--- START ---

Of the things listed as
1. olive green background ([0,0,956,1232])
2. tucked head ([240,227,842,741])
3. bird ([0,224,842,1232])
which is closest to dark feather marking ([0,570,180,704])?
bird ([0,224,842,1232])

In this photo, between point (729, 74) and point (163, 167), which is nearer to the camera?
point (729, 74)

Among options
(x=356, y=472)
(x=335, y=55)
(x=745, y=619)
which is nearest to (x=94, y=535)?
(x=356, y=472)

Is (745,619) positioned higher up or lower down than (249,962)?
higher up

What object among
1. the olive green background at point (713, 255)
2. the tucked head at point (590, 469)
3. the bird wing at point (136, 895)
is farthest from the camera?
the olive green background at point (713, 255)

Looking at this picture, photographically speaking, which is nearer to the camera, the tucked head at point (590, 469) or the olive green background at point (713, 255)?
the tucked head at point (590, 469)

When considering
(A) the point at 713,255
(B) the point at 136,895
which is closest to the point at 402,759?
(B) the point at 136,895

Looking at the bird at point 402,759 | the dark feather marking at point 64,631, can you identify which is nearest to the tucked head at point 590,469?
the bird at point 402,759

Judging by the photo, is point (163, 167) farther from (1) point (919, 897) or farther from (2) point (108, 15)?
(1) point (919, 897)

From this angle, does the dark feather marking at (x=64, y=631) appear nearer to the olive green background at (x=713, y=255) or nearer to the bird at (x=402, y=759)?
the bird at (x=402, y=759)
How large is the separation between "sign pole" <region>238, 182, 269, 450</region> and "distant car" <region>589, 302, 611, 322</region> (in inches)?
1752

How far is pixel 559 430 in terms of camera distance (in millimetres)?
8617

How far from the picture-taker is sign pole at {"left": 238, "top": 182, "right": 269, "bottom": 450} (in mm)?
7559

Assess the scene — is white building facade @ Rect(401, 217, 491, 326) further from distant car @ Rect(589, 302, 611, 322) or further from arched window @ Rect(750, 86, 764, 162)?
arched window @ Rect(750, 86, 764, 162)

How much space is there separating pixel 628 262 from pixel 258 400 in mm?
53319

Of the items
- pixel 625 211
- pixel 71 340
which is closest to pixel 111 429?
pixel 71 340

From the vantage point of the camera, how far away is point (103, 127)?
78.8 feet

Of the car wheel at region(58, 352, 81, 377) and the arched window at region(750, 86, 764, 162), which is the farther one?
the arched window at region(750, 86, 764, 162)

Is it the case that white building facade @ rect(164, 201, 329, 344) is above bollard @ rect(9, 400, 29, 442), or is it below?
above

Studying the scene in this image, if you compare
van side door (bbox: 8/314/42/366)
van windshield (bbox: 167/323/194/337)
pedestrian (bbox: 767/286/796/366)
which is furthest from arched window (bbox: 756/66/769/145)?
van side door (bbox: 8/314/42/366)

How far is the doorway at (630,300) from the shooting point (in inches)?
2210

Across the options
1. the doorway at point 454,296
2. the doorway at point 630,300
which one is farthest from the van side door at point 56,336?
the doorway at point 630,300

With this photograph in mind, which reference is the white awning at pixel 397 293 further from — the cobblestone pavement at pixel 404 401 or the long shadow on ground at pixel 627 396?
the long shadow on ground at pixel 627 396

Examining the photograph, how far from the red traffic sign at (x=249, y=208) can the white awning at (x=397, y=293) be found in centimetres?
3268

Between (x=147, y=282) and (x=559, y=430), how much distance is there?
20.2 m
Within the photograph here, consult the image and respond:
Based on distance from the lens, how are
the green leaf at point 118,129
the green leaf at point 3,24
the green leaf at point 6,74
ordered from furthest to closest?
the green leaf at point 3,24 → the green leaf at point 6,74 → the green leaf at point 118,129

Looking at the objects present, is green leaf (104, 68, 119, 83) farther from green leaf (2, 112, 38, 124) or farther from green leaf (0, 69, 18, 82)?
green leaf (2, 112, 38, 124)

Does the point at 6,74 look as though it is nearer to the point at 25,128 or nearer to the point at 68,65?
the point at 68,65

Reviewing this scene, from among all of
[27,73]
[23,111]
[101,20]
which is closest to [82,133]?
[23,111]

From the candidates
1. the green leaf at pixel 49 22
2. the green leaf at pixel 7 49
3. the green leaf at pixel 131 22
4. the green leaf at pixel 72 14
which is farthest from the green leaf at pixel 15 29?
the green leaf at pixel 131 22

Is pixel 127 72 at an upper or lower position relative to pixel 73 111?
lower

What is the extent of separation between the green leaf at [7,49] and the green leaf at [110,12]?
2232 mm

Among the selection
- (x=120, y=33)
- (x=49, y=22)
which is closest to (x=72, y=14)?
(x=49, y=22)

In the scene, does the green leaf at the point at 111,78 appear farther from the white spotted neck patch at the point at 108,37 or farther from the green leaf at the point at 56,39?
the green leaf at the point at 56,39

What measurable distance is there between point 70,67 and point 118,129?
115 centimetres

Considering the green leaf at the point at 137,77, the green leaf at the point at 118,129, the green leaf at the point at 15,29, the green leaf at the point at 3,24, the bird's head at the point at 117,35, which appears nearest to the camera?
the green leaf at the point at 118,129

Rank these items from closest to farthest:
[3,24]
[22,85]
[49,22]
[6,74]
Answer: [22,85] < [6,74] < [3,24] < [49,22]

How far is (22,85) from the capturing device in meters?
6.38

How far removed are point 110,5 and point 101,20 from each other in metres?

--- END ---

Problem description: Please rewrite the rows from the line that has "What measurable distance" through the end of the rows, replacing "capturing device" with "camera" and keeping everything else unchanged.

Answer to the task:
What measurable distance is there between point 70,67 and point 118,129?
115 centimetres

Considering the green leaf at the point at 137,77, the green leaf at the point at 118,129, the green leaf at the point at 15,29, the green leaf at the point at 3,24, the bird's head at the point at 117,35, which appears nearest to the camera?
the green leaf at the point at 118,129

Rank these items from closest to farthest:
[3,24]
[22,85]
[49,22]
[6,74]
Answer: [22,85] < [6,74] < [3,24] < [49,22]

How far is (22,85) from the camera in meters?
6.38

How far removed are point 110,5 and point 101,20 from each other in metres?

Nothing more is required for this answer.